START Data supplied
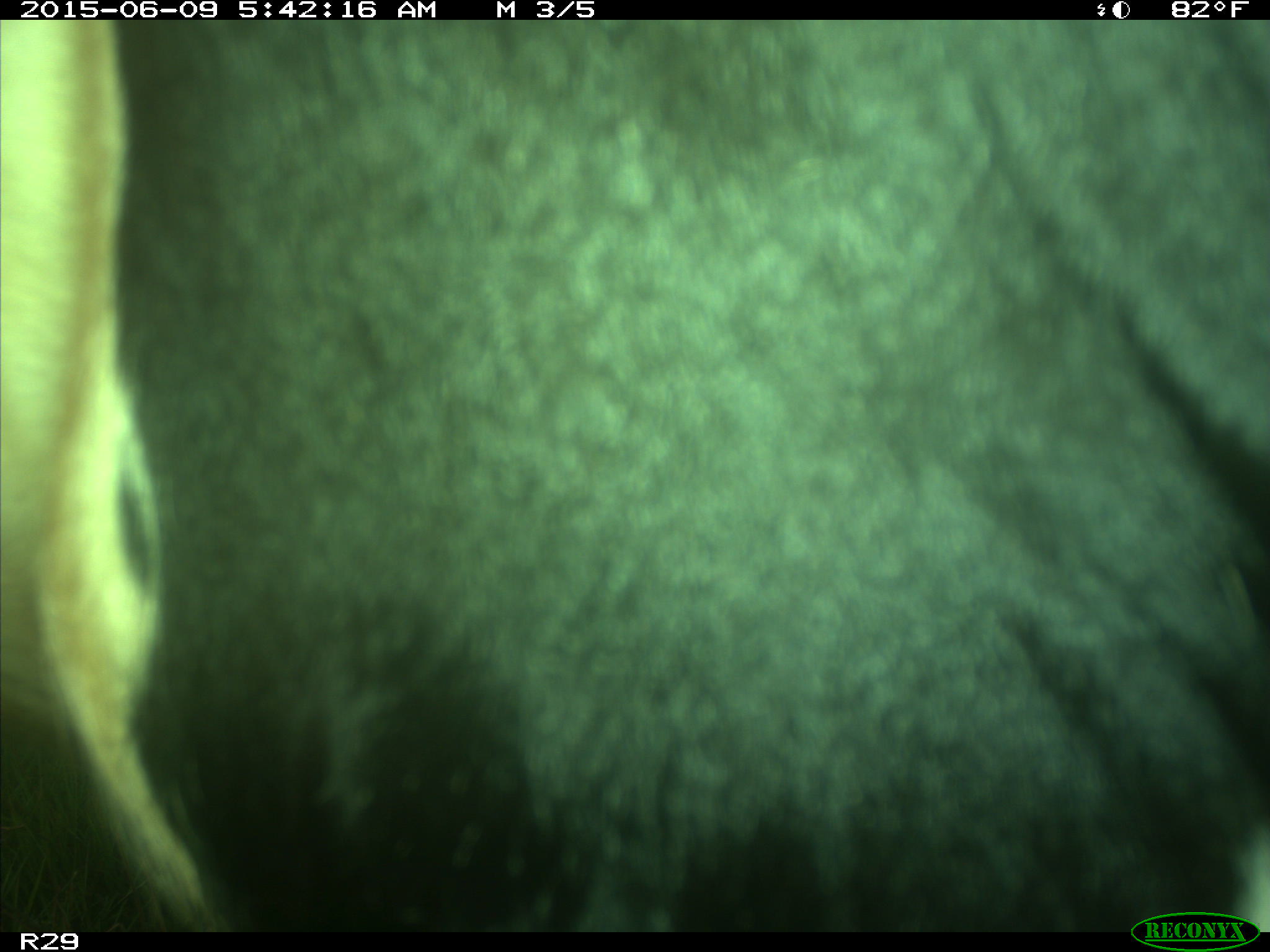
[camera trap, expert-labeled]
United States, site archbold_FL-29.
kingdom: Animalia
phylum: Chordata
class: Mammalia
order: Artiodactyla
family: Bovidae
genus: Bos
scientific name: Bos taurus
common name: domestic cow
Bos taurus (domestic cow).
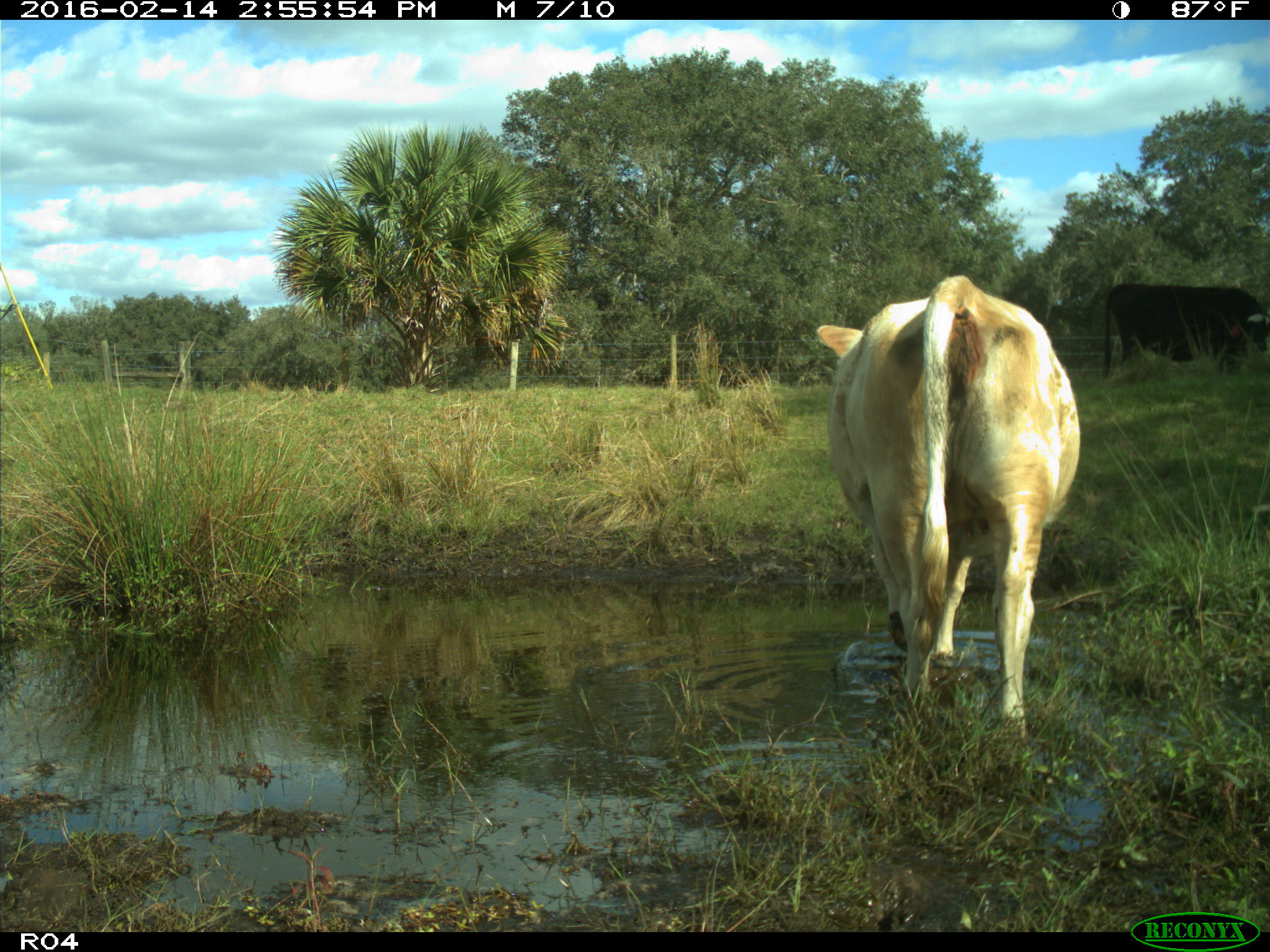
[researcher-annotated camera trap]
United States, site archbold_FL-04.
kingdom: Animalia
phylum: Chordata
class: Mammalia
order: Artiodactyla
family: Bovidae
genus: Bos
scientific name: Bos taurus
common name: domestic cow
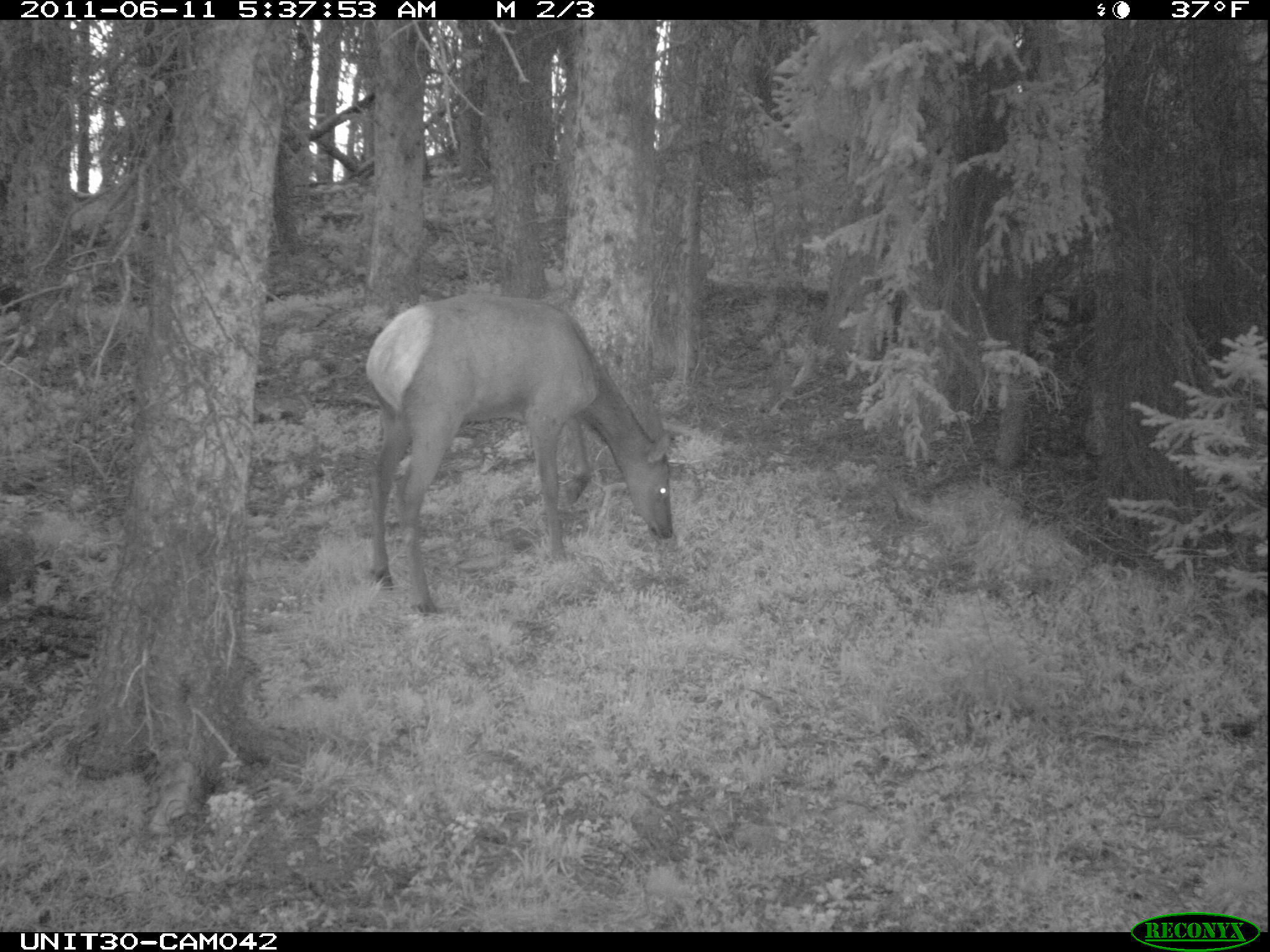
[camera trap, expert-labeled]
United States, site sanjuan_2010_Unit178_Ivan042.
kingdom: Animalia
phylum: Chordata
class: Mammalia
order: Artiodactyla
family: Cervidae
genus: Cervus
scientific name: Cervus elaphus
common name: red deer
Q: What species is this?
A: Cervus elaphus (red deer).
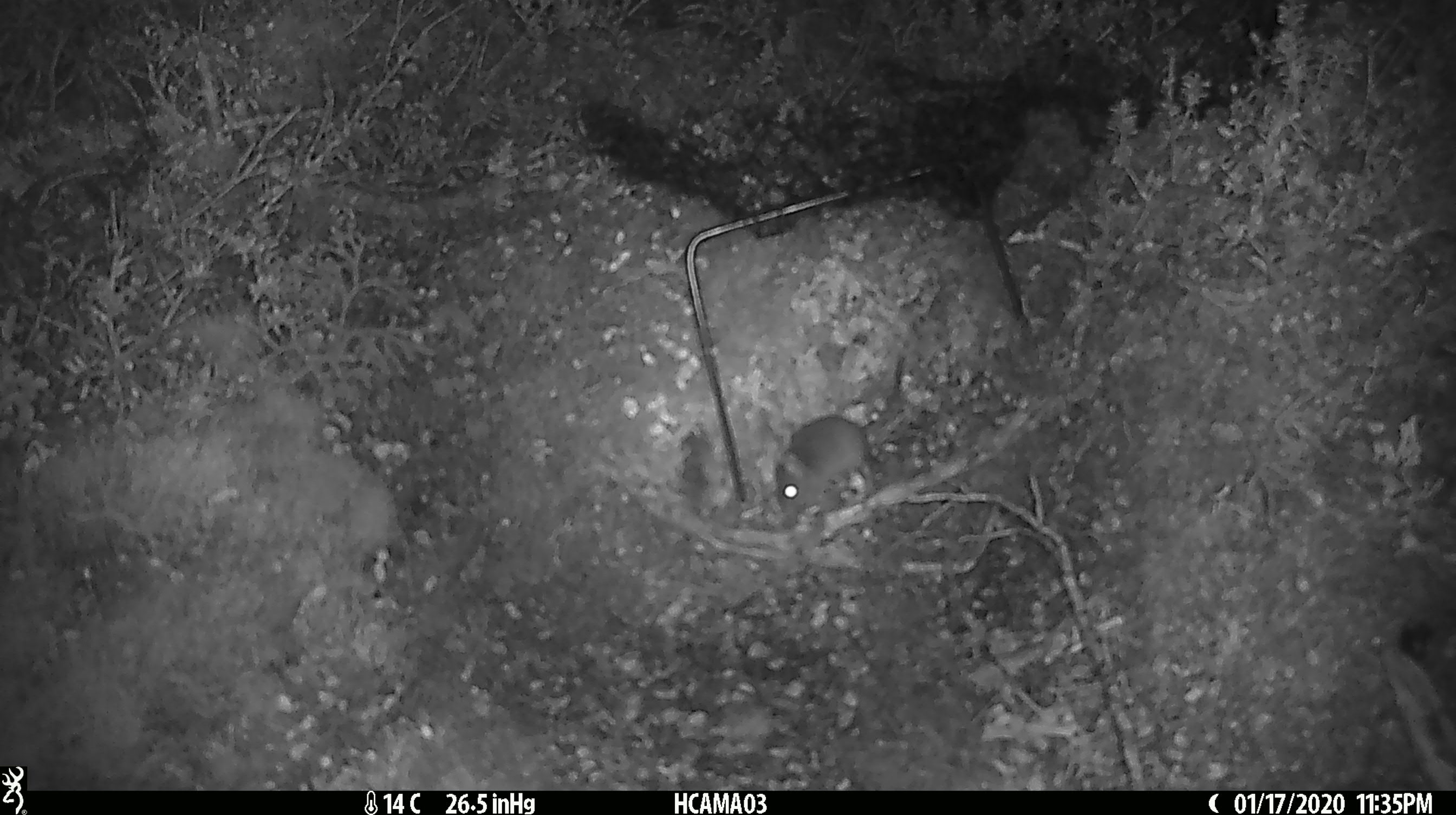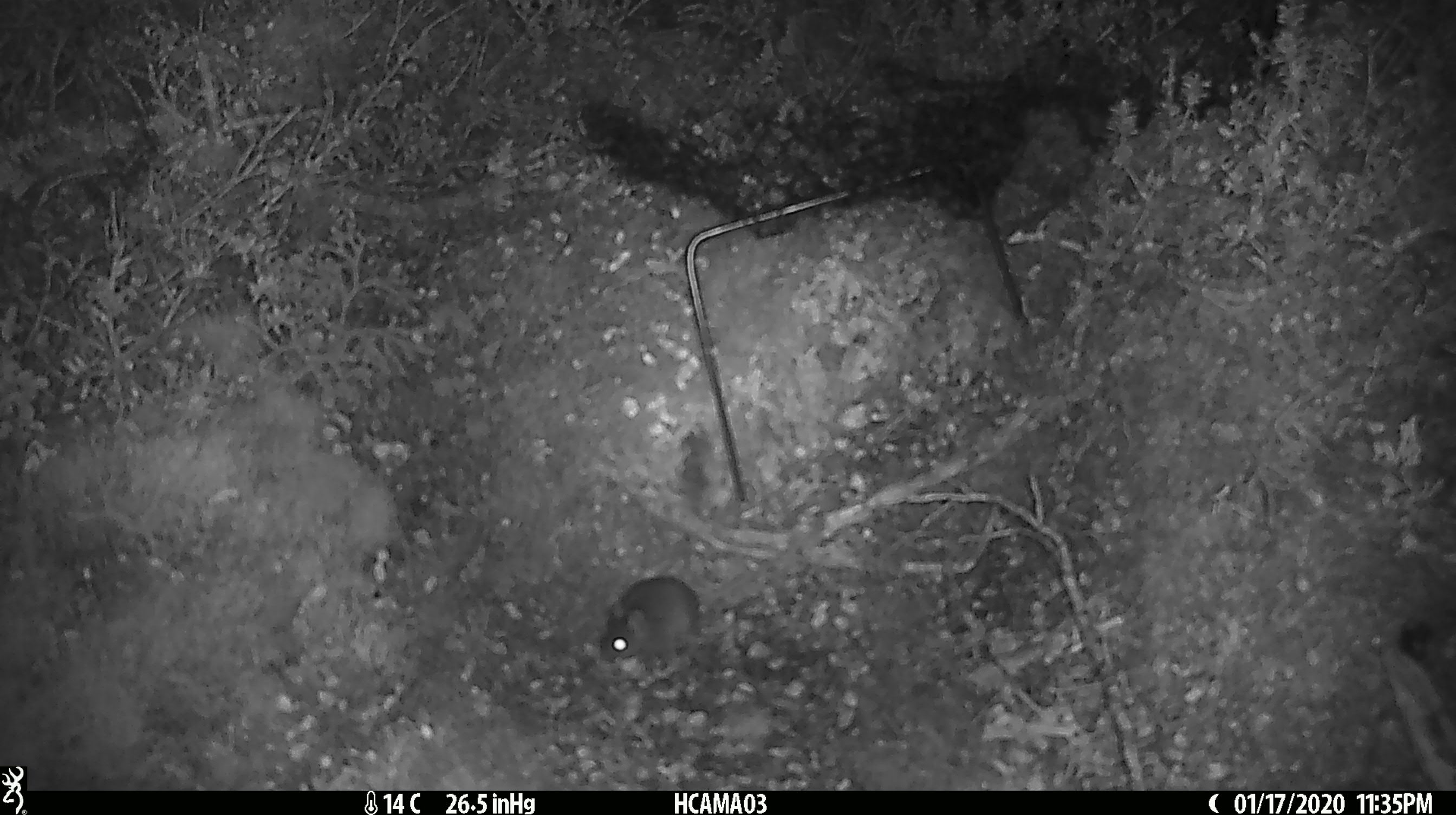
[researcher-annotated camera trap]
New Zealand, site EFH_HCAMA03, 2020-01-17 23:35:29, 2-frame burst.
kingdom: Animalia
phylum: Chordata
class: Mammalia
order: Rodentia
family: Muridae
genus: Mus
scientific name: Mus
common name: mouse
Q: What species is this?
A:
END Data supplied
◆ Problem statement ◆
Output every line above exactly as it stands, and drop any picture.

◆ Completed exercise ◆
[camera trap, expert-labeled]
United States, site archbold_FL-29.
kingdom: Animalia
phylum: Chordata
class: Mammalia
order: Artiodactyla
family: Bovidae
genus: Bos
scientific name: Bos taurus
common name: domestic cow
Bos taurus (domestic cow).
[researcher-annotated camera trap]
United States, site archbold_FL-04.
kingdom: Animalia
phylum: Chordata
class: Mammalia
order: Artiodactyla
family: Bovidae
genus: Bos
scientific name: Bos taurus
common name: domestic cow
[camera trap, expert-labeled]
United States, site sanjuan_2010_Unit178_Ivan042.
kingdom: Animalia
phylum: Chordata
class: Mammalia
order: Artiodactyla
family: Cervidae
genus: Cervus
scientific name: Cervus elaphus
common name: red deer
Q: What species is this?
A: Cervus elaphus (red deer).
[researcher-annotated camera trap]
New Zealand, site EFH_HCAMA03, 2020-01-17 23:35:29, 2-frame burst.
kingdom: Animalia
phylum: Chordata
class: Mammalia
order: Rodentia
family: Muridae
genus: Mus
scientific name: Mus
common name: mouse
Q: What species is this?
A:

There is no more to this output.